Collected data
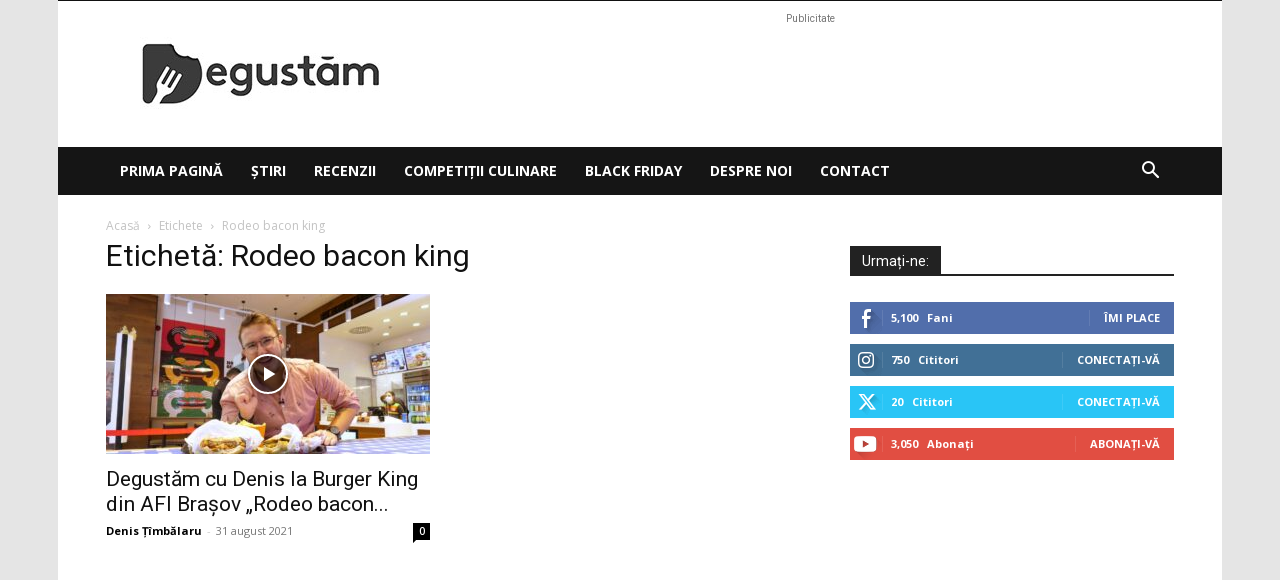

--- FILE ---
content_type: text/html; charset=utf-8
request_url: https://www.google.com/recaptcha/api2/aframe
body_size: 266
content:
<!DOCTYPE HTML><html><head><meta http-equiv="content-type" content="text/html; charset=UTF-8"></head><body><script nonce="DAx1i8Yxuy0hN_DwKbi6Sg">/** Anti-fraud and anti-abuse applications only. See google.com/recaptcha */ try{var clients={'sodar':'https://pagead2.googlesyndication.com/pagead/sodar?'};window.addEventListener("message",function(a){try{if(a.source===window.parent){var b=JSON.parse(a.data);var c=clients[b['id']];if(c){var d=document.createElement('img');d.src=c+b['params']+'&rc='+(localStorage.getItem("rc::a")?sessionStorage.getItem("rc::b"):"");window.document.body.appendChild(d);sessionStorage.setItem("rc::e",parseInt(sessionStorage.getItem("rc::e")||0)+1);localStorage.setItem("rc::h",'1769518709572');}}}catch(b){}});window.parent.postMessage("_grecaptcha_ready", "*");}catch(b){}</script></body></html>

=== Problem details ===
In the records, which lines use the word "html"? Report them.

=== Written solution ===
content_type: text/html; charset=utf-8
<!DOCTYPE HTML><html><head><meta http-equiv="content-type" content="text/html; charset=UTF-8"></head><body><script nonce="DAx1i8Yxuy0hN_DwKbi6Sg">/** Anti-fraud and anti-abuse applications only. See google.com/recaptcha */ try{var clients={'sodar':'https://pagead2.googlesyndication.com/pagead/sodar?'};window.addEventListener("message",function(a){try{if(a.source===window.parent){var b=JSON.parse(a.data);var c=clients[b['id']];if(c){var d=document.createElement('img');d.src=c+b['params']+'&rc='+(localStorage.getItem("rc::a")?sessionStorage.getItem("rc::b"):"");window.document.body.appendChild(d);sessionStorage.setItem("rc::e",parseInt(sessionStorage.getItem("rc::e")||0)+1);localStorage.setItem("rc::h",'1769518709572');}}}catch(b){}});window.parent.postMessage("_grecaptcha_ready", "*");}catch(b){}</script></body></html>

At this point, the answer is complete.